_INSTRUCTIONS TO FOLLOW_.
Write out all of the records, keeping each one exactly as written.
**** INPUT FOR THIS TASK
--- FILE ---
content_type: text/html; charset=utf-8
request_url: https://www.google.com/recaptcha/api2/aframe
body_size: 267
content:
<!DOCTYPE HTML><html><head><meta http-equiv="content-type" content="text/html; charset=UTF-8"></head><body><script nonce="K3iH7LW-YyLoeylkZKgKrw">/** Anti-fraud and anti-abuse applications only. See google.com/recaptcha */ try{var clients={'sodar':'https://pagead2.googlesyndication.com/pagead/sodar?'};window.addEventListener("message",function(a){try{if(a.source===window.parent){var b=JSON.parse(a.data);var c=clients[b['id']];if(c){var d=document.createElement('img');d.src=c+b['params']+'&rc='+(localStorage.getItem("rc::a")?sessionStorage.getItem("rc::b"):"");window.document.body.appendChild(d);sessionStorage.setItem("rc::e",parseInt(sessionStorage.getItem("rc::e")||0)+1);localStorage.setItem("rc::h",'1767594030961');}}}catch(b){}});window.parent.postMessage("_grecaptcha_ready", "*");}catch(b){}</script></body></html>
********
_EXERCISE RESPONSE_.
--- FILE ---
content_type: text/html; charset=utf-8
request_url: https://www.google.com/recaptcha/api2/aframe
body_size: 267
content:
<!DOCTYPE HTML><html><head><meta http-equiv="content-type" content="text/html; charset=UTF-8"></head><body><script nonce="K3iH7LW-YyLoeylkZKgKrw">/** Anti-fraud and anti-abuse applications only. See google.com/recaptcha */ try{var clients={'sodar':'https://pagead2.googlesyndication.com/pagead/sodar?'};window.addEventListener("message",function(a){try{if(a.source===window.parent){var b=JSON.parse(a.data);var c=clients[b['id']];if(c){var d=document.createElement('img');d.src=c+b['params']+'&rc='+(localStorage.getItem("rc::a")?sessionStorage.getItem("rc::b"):"");window.document.body.appendChild(d);sessionStorage.setItem("rc::e",parseInt(sessionStorage.getItem("rc::e")||0)+1);localStorage.setItem("rc::h",'1767594030961');}}}catch(b){}});window.parent.postMessage("_grecaptcha_ready", "*");}catch(b){}</script></body></html>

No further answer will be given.